Builds a 3-col file for a bin and remove the KO-specific output files of hmmsearch

Parameters:
  • hmmout_dir – Directory to the hmmout files

  • ko_tmp

microbetag.utils.parse_hmmout(hmmout_file, hmmout_dir)[source]

Parses the output of the hmmsearch

Parameters:
  • (str) (hmmout_dir) – Filename of the .hmmout file

  • (str) – Directory where hmmout_file is located

Return basename (str):

Bin id

Return gene_id (str):

Gene id

Retrun k_number (str):

KEGG ORTHOLOGY term found

microbetag.utils.load_merged_ko_file(merged_ko)[source]

Load the 3-columns KEGG annotations file as built from the merge_ko()

Input:

merged_ko (str): path to 3-columns output file of the merge_ko()

Returns:

a presence-absence (1/0) df where KOs are the rows and bin_ids the columns

Return type:

pivot_df (pd.DataFrame)

microbetag.utils.convert_to_json_serializable(obj)[source]

Recursively serializes entries of an object, i.e. a set is converted to a list, a list is split to its items and a dictionary keeps its key and their values get serialized

microbetag.utils.ensure_flashweave_format(conf)[source]

Build an OTU table that will be in a FlashWeave-based format.

microbetag.utils.ensure_same_namespace_after_fw(conf)[source]

[TODO] can be removed but let’s wait Inconsistencies from D300244:bin_000023 in the abundance table to D300244.bin_000023 in FlashWeave.

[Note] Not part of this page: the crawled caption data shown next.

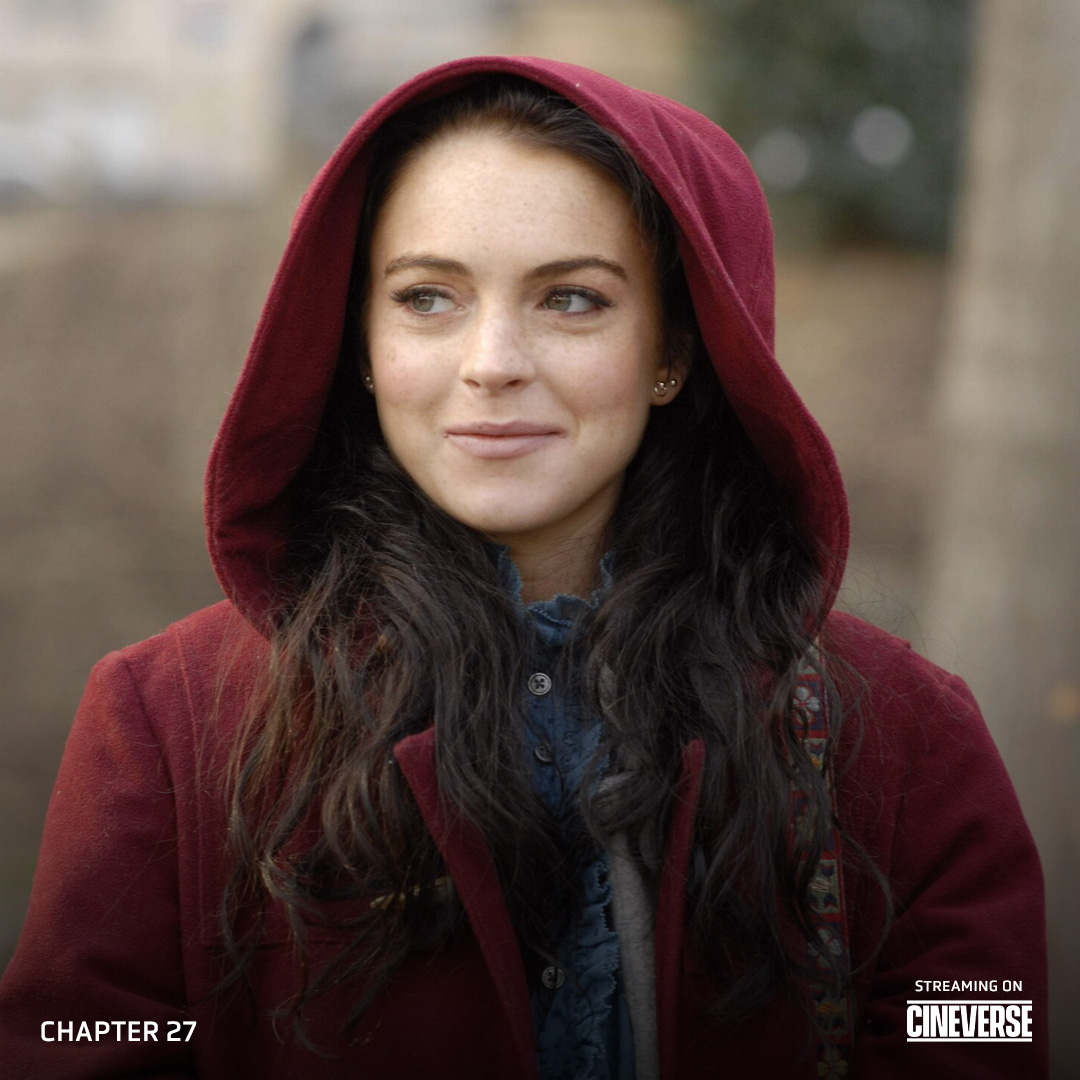 Cineverse_ent's tweet photo. The *rumors* are true, it's @lindsaylohan's Birthday! 🎂

Watch the iconic actress and singer alongside Jared Leto in the crime-drama CHAPTER 27, based on the true story of John Lennon's murder. Available for FREE on Cineverse!
▶️ https://t.co/gTvu8N4ae9 https://t.co/A7M4GsQMk5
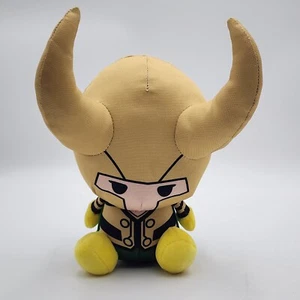 Buckle-Down Marvel Comics Marvel Kawaii Loki Plush Squeaker Dog Toy - Picture 1 of 5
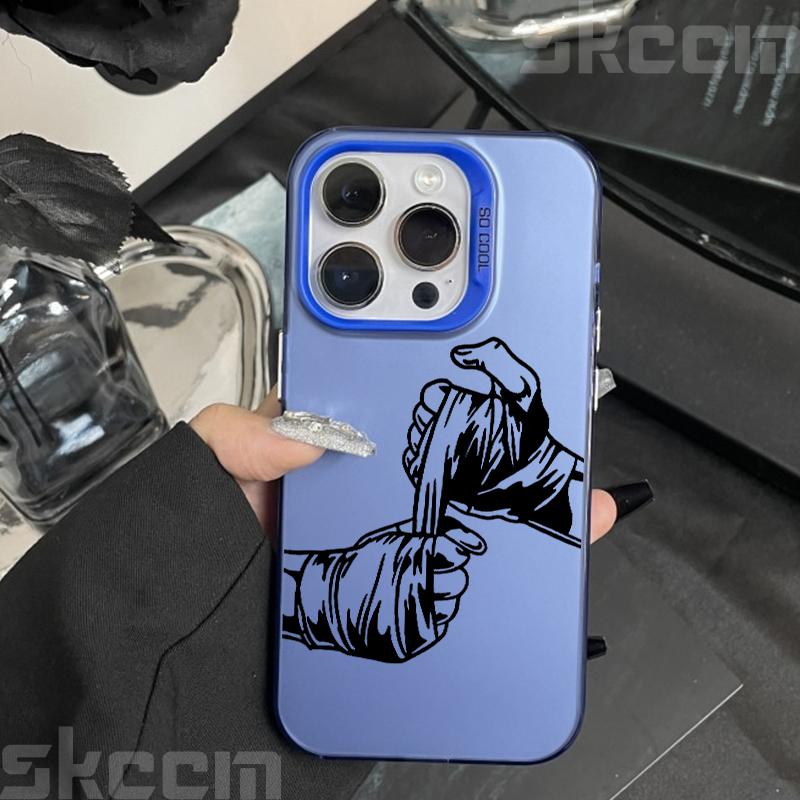 IMD чехол для телефона на тему Чемпиона по боксу для iPhone 16 15 14 13 12 11 Pro Max 7 8 Plus X XS XR 16E Ударопрочный Жесткий чехол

Keep the routine in general along with the find_id_differences().

Apparently, the conf.network is a FlashWeave network file - thus the skip 2 rows

microbetag.utils.extend_complements(complements_json, descrps_path, max_scratch_alt, pathway_complement_percentage, pathway_complements_dir)[source]

Extends pathway complement annotations based on given settings and descriptions.

Parameters:
  • complements_json (-) – Path to the complements JSON file.

  • descrps_path (str) – Path to the KEGG MODULES description file.

  • max_scratch_alt (-) – Maximum number of alternative complements allowed.

  • pathway_complement_percentage (-) – Maximum allowable percentage of required KOs that must be present.

  • pathway_complements_dir (-) – Directory to save the extended complements JSON file.

  • complements_dict (dict) – Dictionary of complements loaded from a JSON file.

  • descrps_path – Path to the module descriptions file (tab-separated file with no header).

Returns:

Pathway Complementarities in a dictionary to be assigned in the mgg format

Return type:

dict

Builds:

pathway_complements_extended: JSON file with the dictionary returned

microbetag.utils.extend_faprotax(conf)[source]
microbetag.utils.load_phenotypic_traits(conf)[source]

PhenDB-like traits

microbetag.utils.flatten_list(lista, flat_list=[])[source]

Recursive function taking as input a nested list and returning a flatten one. E.g. [‘GCF_003252755.1’, ‘GCF_900638025.1’, ‘GCF_003252725.1’, ‘GCF_003253005.1’, ‘GCF_003252795.1’, [‘GCF_000210895.1’], [‘GCF_000191405.1’]] becomes [‘GCF_003252755.1’, ‘GCF_900638025.1’, ‘GCF_003252725.1’, ‘GCF_003253005.1’, ‘GCF_003252795.1’].

microbetag.utils.detect_separator(file_path)[source]

Detect the separator used in a text file, i.e ` , `, , ; etc.

microbetag.utils.find_three_column_format(file_path, delimiter)[source]
microbetag.utils.get_tool_location(software)[source]

Check if a software is available in the system path or in the alternative location. Will return either the sofware name itself which will then be ok to run as is or the full path to the software if it’s found in the alternative location. In both cases, the return value will allow running the software.